Given text
## Start

GOP Vice Presidential nominee Paul Ryan was caught in a rather precarious situation recently. In an interview with ABC12 in Flint Michigan, Ryan is asked about gun laws. Somehow in his mind, gun violence is directly related to the “inner cities”. From Andrew Kaczyinski at Buzz Feed, here’s what he said…
Reporter: Does this country have a gun problem?
Ryan: This country has a crime problem.
Reporter: Not a gun problem?
Ryan: No… if you take a look at the gun laws we have… I don’t even think President Obama is proposing more gun laws. We have good, strong gun laws, and we have to make sure we enforce [them]. We have lots of laws that aren’t being properly enforced. But the best thing to help prevent violent crime in the inner cities is to bring opportunity into the inner cities. Is to help people get out of [poverty] in the inner cities. Is to help teach people good discipline, good character… THAT is Civil Society. That’s what charities and churches and civic groups do to help realize [our] value in one another.
So according to Mr. Ryan, violence is exclusively an “urban” problem. The only places in America that struggle with crime are the inner cities. There is no opportunity to be found in inner cities. All people that live in inner cities lack good discipline and good character. And yet, he wants to accuse the reporter of bias??

## End

Data records
## Start

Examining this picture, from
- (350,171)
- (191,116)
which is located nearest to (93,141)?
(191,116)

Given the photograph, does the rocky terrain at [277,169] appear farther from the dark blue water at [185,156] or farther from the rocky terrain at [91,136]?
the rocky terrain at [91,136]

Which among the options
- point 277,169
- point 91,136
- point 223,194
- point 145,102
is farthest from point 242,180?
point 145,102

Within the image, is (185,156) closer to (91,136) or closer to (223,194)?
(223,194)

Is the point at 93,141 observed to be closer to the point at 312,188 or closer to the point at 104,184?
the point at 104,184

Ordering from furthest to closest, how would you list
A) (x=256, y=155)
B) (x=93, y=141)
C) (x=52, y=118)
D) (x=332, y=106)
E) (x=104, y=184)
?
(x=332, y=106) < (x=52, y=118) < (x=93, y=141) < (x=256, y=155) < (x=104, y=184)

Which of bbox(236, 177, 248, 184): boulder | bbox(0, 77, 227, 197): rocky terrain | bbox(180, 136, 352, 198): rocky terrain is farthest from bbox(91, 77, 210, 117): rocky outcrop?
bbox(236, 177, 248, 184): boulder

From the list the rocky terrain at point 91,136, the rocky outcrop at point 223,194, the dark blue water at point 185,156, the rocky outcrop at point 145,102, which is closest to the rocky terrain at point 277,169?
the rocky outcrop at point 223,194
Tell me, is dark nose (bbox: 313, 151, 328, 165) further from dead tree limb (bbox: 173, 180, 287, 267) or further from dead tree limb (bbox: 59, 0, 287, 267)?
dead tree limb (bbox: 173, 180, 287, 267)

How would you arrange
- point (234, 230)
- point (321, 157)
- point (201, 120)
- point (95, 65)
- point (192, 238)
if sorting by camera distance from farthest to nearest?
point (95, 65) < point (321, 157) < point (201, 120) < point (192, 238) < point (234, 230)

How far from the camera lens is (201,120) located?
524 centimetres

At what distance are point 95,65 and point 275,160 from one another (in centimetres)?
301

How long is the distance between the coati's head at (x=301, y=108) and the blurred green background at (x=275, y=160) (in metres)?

## End

To do
1/ Copy from the Paul Ryan article the passage starting with "So according to" and going on through "reporter of bias??".
2/ In the Paul Ryan article, what does Ryan call the best thing to help prevent violent crime in the inner cities?

Final answers
1/
So according to Mr. Ryan, violence is exclusively an “urban” problem. The only places in America that struggle with crime are the inner cities. There is no opportunity to be found in inner cities. All people that live in inner cities lack good discipline and good character. And yet, he wants to accuse the reporter of bias??

2/ Bringing opportunity into the inner cities.